Secondo la sentenza in commento (Corte di Cassazione n. sentenza n. 13620 del 30.05.2013), il proprietario del locale, cui è funzionalmente collegata l'opera difettosa, non può, in ogni caso, subire limitazioni contrastanti con le facoltà connesse al diritto di proprietà del bene.

Svolgimento del processo

Con atto di citazione notificato il 24.7.1996 la società C. s.p.a., corrente in S., conveniva in giudizio, innanzi al Tribunale di Verona, la E. s.n.c. di D.  & C, chiedendone la condanna alla ricostruzione dell'impianto della rete fognaria, realizzato dalla convenuta stessa con gravi difetti, nel fabbricato condominiale di cui faceva parte l'immobile di proprietà di essa attrice, oltre al risarcimento dei danni.

La società convenuta, costituitasi, eccepiva la carenza di legittimazione attiva dell'attrice, l'inammissibilità dell'azione per intervenuta decadenza, ex art. 1667 c.c., e la prescrizione dell'azione. Assunta la prova testimoniale ed espletata C.T.U., con sentenza 9.5.2002, il Tribunale adito accoglieva le domande dell'attrice e condannava la società convenuta ad eseguire, a propria cura e spese, gli interventi atti ad eliminare gli inconvenienti dell'impianto fognario nonchè a rifondere alla s.p.a. C. i danni causati dal malfunzionamento dell'impianto stesso, liquidati in via equitativa, in Euro 2.558,28, oltre interessi legali.

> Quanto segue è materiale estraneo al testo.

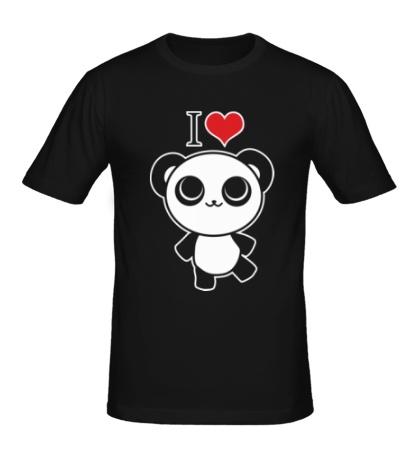 Мужская футболка Я люблю панд
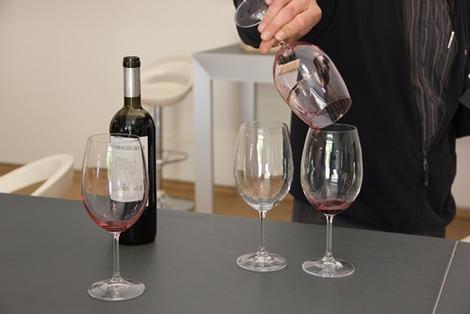 ワイン(7)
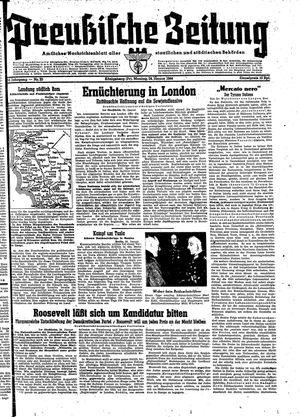 Preußische Zeitung vom 24.01.1944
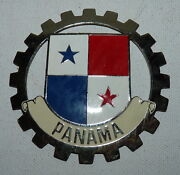 Vtg Panama License Plate Auto Badge Made In Spain B3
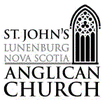 PARISH OF ST. JOHN'S ANGLICAN CHURCH LUNENBURG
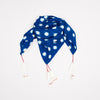 Loulou Scarf Blue Cotton Ikat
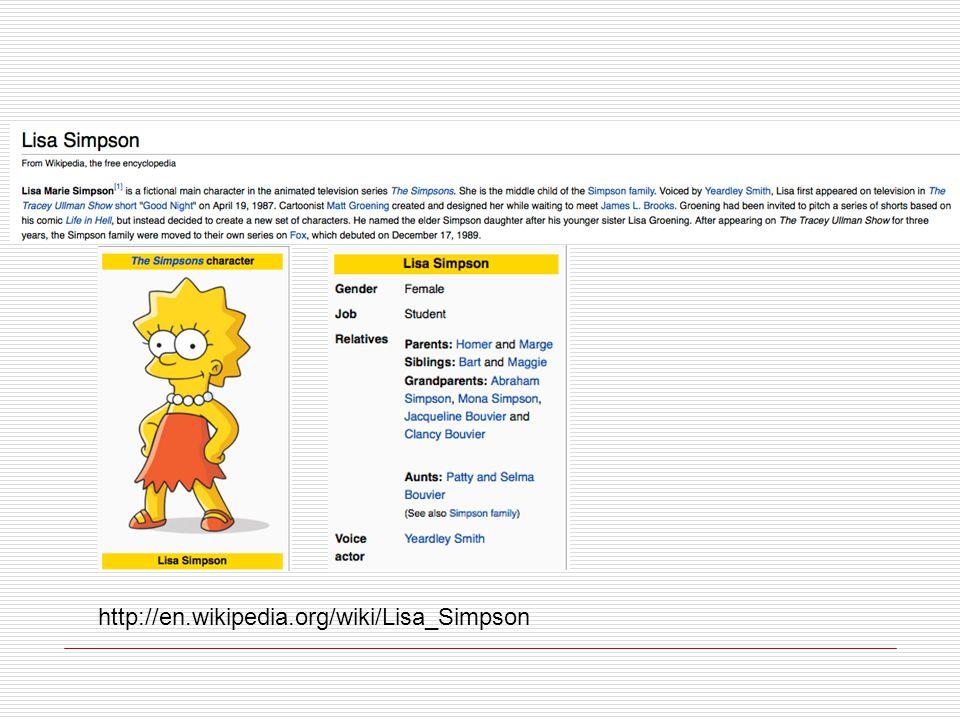 http://en.wikipedia.org/wiki/Lisa_Simpson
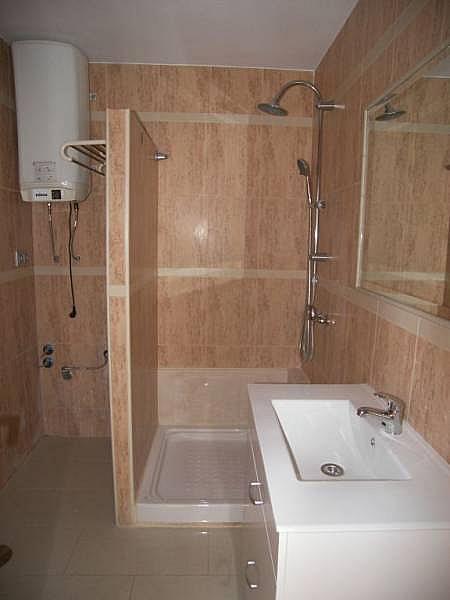 Foto - Apartamento en venta en calle Centro, Calpe/Calp - 298211093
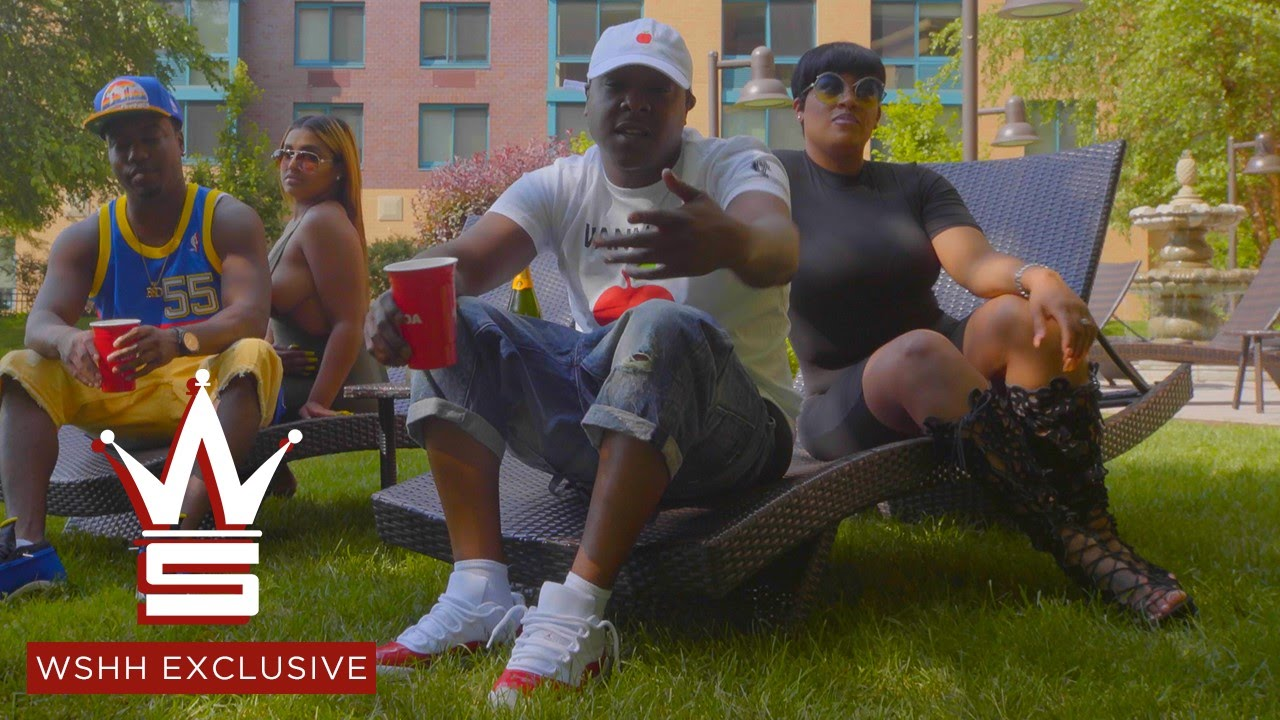 "Jadakiss - ""Oui"" Remix [ft. Nino Man] (OFFICIAL VIDEO)"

Avverso tale sentenza la E.. trasformatasi nelle more in s.r.l., proponeva appello cui resisteva la C. s.p.a.. Con sentenza depositata il 5.2.2007 la Corte d'Appello di Venezia, in totale riforma della sentenza di primo grado, rigettava la domanda della C. s.p.a. condannandola al pagamento delle spese processuali di entrambi i gradi del giudizio.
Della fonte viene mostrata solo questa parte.